## Aim of the exercise
Put the data from its first line up to and including the line that contains "140 centimetres" into a Markdown table with the columns Row and Line, numbering each row and leaving out blank lines.

** START **

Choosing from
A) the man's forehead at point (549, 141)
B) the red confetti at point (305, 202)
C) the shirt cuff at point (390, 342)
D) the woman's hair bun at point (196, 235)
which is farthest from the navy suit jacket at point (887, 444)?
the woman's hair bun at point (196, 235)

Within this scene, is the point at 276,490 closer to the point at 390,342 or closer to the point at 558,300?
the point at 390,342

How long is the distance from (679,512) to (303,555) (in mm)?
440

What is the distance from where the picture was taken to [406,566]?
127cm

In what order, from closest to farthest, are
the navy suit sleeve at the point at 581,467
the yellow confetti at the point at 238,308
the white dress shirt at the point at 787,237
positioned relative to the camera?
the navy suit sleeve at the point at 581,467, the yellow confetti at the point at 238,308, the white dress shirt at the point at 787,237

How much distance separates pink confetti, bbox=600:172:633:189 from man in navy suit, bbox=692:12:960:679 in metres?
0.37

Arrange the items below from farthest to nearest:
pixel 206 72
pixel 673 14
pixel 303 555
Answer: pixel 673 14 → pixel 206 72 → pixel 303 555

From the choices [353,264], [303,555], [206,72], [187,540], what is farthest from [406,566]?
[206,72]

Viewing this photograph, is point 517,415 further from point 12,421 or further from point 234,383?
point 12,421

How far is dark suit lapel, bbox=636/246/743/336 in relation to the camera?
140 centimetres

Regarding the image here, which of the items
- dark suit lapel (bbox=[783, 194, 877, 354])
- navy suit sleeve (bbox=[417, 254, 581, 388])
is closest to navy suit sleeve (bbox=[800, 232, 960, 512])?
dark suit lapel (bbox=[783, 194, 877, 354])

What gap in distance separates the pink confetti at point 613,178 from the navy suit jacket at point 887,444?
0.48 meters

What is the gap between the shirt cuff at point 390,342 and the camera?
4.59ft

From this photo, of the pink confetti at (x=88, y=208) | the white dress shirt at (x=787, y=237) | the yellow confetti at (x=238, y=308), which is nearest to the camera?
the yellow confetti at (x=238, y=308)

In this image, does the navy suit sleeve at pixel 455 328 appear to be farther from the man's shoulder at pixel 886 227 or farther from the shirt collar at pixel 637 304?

** END **

## Task response
| Row | Line |
|---|---|
| 1 | Choosing from |
| 2 | A) the man's forehead at point (549, 141) |
| 3 | B) the red confetti at point (305, 202) |
| 4 | C) the shirt cuff at point (390, 342) |
| 5 | D) the woman's hair bun at point (196, 235) |
| 6 | which is farthest from the navy suit jacket at point (887, 444)? |
| 7 | the woman's hair bun at point (196, 235) |
| 8 | Within this scene, is the point at 276,490 closer to the point at 390,342 or closer to the point at 558,300? |
| 9 | the point at 390,342 |
| 10 | How long is the distance from (679,512) to (303,555) (in mm)? |
| 11 | 440 |
| 12 | What is the distance from where the picture was taken to [406,566]? |
| 13 | 127cm |
| 14 | In what order, from closest to farthest, are |
| 15 | the navy suit sleeve at the point at 581,467 |
| 16 | the yellow confetti at the point at 238,308 |
| 17 | the white dress shirt at the point at 787,237 |
| 18 | positioned relative to the camera? |
| 19 | the navy suit sleeve at the point at 581,467, the yellow confetti at the point at 238,308, the white dress shirt at the point at 787,237 |
| 20 | How much distance separates pink confetti, bbox=600:172:633:189 from man in navy suit, bbox=692:12:960:679 in metres? |
| 21 | 0.37 |
| 22 | Arrange the items below from farthest to nearest: |
| 23 | pixel 206 72 |
| 24 | pixel 673 14 |
| 25 | pixel 303 555 |
| 26 | Answer: pixel 673 14 → pixel 206 72 → pixel 303 555 |
| 27 | From the choices [353,264], [303,555], [206,72], [187,540], what is farthest from [406,566]? |
| 28 | [206,72] |
| 29 | Viewing this photograph, is point 517,415 further from point 12,421 or further from point 234,383? |
| 30 | point 12,421 |
| 31 | How far is dark suit lapel, bbox=636/246/743/336 in relation to the camera? |
| 32 | 140 centimetres |